BACKGROUND: Retinoblastoma is an eye cancer that affects approximately 1 in 18,000 children younger than age 5. It's the most common malignant tumor of the eye that occurs in children, according to Texas Children's Cancer Center. Although the cancer typically affects one eye, in 20 to 30 percent of cases, it affects both eyes. The disease can be either hereditary or non-hereditary. Children with retinoblastoma in both eyes and about 15 percent of patients with the cancer in one eye have the hereditary form, which is caused by an inactivated retinoblastoma gene in all the cells of the body. The hereditary form of retinoblastoma causes multiple tumors in both eyes, while the non-hereditary form causes a single tumor in one eye.

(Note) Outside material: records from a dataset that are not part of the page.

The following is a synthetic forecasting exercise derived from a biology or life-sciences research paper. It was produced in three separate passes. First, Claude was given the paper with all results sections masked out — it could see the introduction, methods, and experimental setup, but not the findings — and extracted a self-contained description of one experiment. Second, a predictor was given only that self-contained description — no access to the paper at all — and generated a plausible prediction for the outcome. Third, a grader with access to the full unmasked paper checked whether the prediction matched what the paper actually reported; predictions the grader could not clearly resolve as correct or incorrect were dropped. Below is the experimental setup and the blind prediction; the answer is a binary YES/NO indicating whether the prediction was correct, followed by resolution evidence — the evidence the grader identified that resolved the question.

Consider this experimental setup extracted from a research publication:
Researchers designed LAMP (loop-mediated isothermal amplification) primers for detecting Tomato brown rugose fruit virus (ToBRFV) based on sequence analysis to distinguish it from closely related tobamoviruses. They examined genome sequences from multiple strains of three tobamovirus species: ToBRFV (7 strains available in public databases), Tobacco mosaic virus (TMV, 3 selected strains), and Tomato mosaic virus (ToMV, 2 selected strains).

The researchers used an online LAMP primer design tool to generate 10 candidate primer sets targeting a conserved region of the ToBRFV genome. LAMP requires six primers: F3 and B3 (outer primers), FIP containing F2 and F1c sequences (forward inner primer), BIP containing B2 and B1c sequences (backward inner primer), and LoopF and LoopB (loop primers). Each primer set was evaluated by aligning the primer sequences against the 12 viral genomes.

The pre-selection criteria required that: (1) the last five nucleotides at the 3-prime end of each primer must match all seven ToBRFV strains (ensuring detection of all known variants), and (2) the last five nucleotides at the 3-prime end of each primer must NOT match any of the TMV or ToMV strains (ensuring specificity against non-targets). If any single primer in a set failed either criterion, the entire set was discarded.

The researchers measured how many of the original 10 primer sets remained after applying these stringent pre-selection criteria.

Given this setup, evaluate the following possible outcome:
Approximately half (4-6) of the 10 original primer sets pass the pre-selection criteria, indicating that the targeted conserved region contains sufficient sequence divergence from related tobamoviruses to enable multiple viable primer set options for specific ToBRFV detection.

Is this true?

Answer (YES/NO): NO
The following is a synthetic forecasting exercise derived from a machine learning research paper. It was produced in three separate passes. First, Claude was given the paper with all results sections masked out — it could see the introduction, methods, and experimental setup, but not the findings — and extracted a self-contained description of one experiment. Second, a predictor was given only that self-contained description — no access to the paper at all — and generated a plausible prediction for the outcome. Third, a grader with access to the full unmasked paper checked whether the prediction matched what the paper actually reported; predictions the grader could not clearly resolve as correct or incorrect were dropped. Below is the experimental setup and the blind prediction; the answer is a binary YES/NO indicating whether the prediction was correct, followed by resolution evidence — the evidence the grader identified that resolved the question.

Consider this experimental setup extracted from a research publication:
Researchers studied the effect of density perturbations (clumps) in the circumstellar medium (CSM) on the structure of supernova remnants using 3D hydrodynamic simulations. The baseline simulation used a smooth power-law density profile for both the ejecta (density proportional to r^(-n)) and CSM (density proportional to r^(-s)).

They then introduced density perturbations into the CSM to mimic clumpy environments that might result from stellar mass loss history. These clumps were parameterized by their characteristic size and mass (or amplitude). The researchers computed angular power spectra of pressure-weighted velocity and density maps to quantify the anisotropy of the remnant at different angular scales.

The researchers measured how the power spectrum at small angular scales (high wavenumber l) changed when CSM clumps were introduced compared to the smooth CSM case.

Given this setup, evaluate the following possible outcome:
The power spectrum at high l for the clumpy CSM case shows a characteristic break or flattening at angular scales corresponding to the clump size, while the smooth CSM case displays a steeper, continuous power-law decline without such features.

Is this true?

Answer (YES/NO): NO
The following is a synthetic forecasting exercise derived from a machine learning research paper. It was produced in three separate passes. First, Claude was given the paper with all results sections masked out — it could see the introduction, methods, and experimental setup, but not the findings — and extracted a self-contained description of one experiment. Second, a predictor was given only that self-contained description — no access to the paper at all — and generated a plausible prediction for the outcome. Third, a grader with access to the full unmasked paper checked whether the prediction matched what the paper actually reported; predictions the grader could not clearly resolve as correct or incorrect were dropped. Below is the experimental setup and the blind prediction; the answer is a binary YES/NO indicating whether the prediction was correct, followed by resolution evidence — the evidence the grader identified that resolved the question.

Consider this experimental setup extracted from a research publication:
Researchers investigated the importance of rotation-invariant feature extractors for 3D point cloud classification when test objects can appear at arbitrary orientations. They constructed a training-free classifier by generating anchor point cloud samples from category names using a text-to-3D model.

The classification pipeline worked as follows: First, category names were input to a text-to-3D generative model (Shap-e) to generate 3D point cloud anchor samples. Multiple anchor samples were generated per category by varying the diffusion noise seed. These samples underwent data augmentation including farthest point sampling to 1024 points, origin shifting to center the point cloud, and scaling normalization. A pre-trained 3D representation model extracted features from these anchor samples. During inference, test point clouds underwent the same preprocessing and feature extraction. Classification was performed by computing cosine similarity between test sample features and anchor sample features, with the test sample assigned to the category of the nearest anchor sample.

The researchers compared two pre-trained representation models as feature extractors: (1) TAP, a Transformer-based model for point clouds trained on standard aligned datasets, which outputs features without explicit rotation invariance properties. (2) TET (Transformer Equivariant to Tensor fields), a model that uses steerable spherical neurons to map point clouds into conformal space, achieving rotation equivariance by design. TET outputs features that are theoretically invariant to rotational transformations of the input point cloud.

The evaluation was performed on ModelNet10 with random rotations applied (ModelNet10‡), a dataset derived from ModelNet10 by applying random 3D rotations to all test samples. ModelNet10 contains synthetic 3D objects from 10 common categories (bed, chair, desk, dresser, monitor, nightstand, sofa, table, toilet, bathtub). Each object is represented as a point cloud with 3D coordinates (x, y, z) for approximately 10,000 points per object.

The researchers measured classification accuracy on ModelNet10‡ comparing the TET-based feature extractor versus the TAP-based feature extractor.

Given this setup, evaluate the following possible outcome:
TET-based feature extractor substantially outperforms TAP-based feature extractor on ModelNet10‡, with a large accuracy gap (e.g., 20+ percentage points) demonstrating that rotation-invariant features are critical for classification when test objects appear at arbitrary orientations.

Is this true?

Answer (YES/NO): YES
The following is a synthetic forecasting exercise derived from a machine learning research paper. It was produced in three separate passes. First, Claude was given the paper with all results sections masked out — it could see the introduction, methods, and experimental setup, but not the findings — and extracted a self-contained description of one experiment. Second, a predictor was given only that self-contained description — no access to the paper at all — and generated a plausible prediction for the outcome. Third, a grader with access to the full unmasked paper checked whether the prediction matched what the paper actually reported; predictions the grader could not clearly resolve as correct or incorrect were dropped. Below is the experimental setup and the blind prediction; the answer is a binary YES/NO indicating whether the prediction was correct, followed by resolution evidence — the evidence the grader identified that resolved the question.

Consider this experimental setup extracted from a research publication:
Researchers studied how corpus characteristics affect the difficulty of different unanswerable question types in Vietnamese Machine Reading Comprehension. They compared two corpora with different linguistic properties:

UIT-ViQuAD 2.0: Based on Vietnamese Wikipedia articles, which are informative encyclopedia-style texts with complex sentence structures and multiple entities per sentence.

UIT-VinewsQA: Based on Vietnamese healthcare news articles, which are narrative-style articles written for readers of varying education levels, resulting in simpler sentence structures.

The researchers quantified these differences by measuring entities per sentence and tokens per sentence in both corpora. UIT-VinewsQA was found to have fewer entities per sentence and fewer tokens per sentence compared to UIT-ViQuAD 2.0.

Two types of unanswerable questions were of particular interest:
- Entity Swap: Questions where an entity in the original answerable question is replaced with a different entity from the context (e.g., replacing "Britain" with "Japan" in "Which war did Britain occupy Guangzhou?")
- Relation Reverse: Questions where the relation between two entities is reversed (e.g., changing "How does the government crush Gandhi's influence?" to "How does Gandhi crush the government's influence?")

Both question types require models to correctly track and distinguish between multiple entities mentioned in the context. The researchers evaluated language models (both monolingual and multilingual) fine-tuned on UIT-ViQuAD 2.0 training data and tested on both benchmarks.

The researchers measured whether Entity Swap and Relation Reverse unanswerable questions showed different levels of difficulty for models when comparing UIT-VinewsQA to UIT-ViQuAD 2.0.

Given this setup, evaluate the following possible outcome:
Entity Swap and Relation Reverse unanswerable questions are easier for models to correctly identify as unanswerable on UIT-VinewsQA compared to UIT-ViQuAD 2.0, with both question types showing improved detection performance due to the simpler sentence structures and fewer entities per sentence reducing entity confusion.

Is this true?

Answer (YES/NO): YES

SYMPTOMS: The National Cancer Institute says you should take your child to the doctor to be screened for retinoblastoma if any of the following occur: the pupil of the eye appears white instead of red when light -- such as a camera flash -- shines into it; the eyes appear to be looking in different directions; or the child complains of pain or redness in the eye.

TREATMENT: As long as retinoblastoma hasn't spread beyond the eye, cure can be achieved in more than 90 percent of children by removing the affected eye, called enucleation. Radiation therapy may be used instead of enucleation. This type of treatment involves using high-energy X-rays or other types of radiation to kill cancer cells or stop them from growing. Doctors say one of the problems with radiation treatment for retinoblastoma is children younger than 1 are put at higher at risk for developing cancers later on in life. Radiation treatment of the eye also leads to deformation of the walls of the eye so that it doesn't grow normally. One type of radiation that avoids these complications is proton beam radiation, in which protons are used to target cancer cells through a special machine. "With this specific proton beam radiation therapy, we will be able to target just the tumor, the lining of the eyeball, from which arises this tumor, and we will be able to spare the normal tissues around the eye from the effects of radiation therapy, thereby reducing long-term side effects including future cancers," Chintagumpala said.

SUICIDE GENE THERAPY: This new treatment option for retinoblastoma is suicide gene therapy, which involves injecting viruses into the eye near the cancer and then administering an antiviral drug called ganciclovir via IV twice a day for a week. "When it’s injected into the eye, the tumor cells take up these viral particles, and these viral particles contain an enzyme which metabolizes the drug that we inject through the vein subsequently, and the product is poisonous to the cell, and the cell eventually dies because of that," Chintagumpala said. The gene therapy treatment may be repeated up to four times depending on how the patient responds.